NetBSD PCI NIC drivers
The previous examples we have discussed use a high-level interface to packet I/O functions. For example, to send a packet, the rump kernel will issue a hypercall which essentially says "transmit these data", and the network backend handles the request. When using NetBSD PCI drivers, the hypercalls work at a low level, and deal with for example reading/writing the PCI configuration space and mapping the device memory space into the rump kernel. As a result, using NetBSD PCI device drivers in a rump kernel work exactly like in a regular kernel: the PCI devices are probed during rump kernel bootstrap, relevant drivers are attached, and packet shovelling works by the drivers fiddling the relevant device registers.
The hypercall interfaces and necessary kernel-side implementations are currently hosted in the repository providing Xen support for rump kernels. Strictly speaking, there is nothing specific to Xen in these bits, and they will most likely be moved out of the Xen repository once PCI device driver support for other planned platforms, such as Linux userspace, is completed. The hypercall implementations, which are Xen specific, are available here.
For testing networking, it is advantageous to have an interface which can communicate with other networking stacks on the same host without requiring elevated privileges, special kernel features or a priori setup in the form of e.g. a daemon process. These requirements are filled by shmif, which uses file-backed shared memory as a bus for Ethernet frames. Each interface attaches to a pathname, and interfaces attached to the same pathname see the the same traffic.
The shmif driver is available in the NetBSD tree.

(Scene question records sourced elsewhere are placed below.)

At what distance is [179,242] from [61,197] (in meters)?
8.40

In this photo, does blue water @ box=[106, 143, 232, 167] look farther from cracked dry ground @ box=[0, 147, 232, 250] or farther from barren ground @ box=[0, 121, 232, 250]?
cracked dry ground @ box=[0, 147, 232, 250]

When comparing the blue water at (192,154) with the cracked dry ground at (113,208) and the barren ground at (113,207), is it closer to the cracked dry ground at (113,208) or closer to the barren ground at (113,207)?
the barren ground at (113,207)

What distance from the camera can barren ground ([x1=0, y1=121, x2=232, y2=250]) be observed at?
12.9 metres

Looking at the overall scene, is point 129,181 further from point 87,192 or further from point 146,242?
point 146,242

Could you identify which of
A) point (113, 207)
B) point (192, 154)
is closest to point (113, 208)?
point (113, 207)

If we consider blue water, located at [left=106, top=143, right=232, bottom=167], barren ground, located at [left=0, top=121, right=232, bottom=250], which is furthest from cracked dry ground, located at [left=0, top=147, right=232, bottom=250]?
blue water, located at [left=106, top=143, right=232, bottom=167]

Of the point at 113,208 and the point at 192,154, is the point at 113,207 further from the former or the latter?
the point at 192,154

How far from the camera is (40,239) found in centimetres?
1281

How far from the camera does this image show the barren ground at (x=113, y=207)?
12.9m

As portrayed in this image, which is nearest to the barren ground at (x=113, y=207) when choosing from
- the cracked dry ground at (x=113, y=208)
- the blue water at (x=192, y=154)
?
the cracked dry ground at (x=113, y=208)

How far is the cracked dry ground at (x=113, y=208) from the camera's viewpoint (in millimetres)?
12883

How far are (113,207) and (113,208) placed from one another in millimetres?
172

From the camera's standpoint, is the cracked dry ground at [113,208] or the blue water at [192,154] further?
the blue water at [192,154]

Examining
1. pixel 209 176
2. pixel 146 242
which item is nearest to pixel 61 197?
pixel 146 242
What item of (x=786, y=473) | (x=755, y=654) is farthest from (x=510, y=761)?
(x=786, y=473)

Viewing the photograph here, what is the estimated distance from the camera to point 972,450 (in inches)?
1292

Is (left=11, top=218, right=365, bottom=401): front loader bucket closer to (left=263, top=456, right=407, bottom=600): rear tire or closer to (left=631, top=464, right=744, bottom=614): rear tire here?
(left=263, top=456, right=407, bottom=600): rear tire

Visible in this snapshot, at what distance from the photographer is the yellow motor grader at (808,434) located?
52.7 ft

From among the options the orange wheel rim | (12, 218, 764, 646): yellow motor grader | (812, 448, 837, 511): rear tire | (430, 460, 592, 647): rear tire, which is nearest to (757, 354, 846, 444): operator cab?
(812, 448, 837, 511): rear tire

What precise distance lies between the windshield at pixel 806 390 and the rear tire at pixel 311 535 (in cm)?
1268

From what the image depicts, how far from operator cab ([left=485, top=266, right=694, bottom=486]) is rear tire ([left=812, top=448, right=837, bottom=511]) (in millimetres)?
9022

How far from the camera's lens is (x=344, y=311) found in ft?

We presented a total of six open source network backends for networking with rump kernels. These backends represent four different methodologies:
- DPDK and netmap provide high-performance network hardware access using high-level hypercalls.
- TAP and Xen hypercall drivers provide access to virtualized network resources using high-level hypercalls.
- NetBSD PCI drivers access hardware directly using register-level device access to send and receive packets.
- shmif allows for unprivileged testing of the networking stack without relying on any special kernel drivers or global resources.
Choice is a good thing here, as the optimal backend ultimately depends on the characteristics of the application.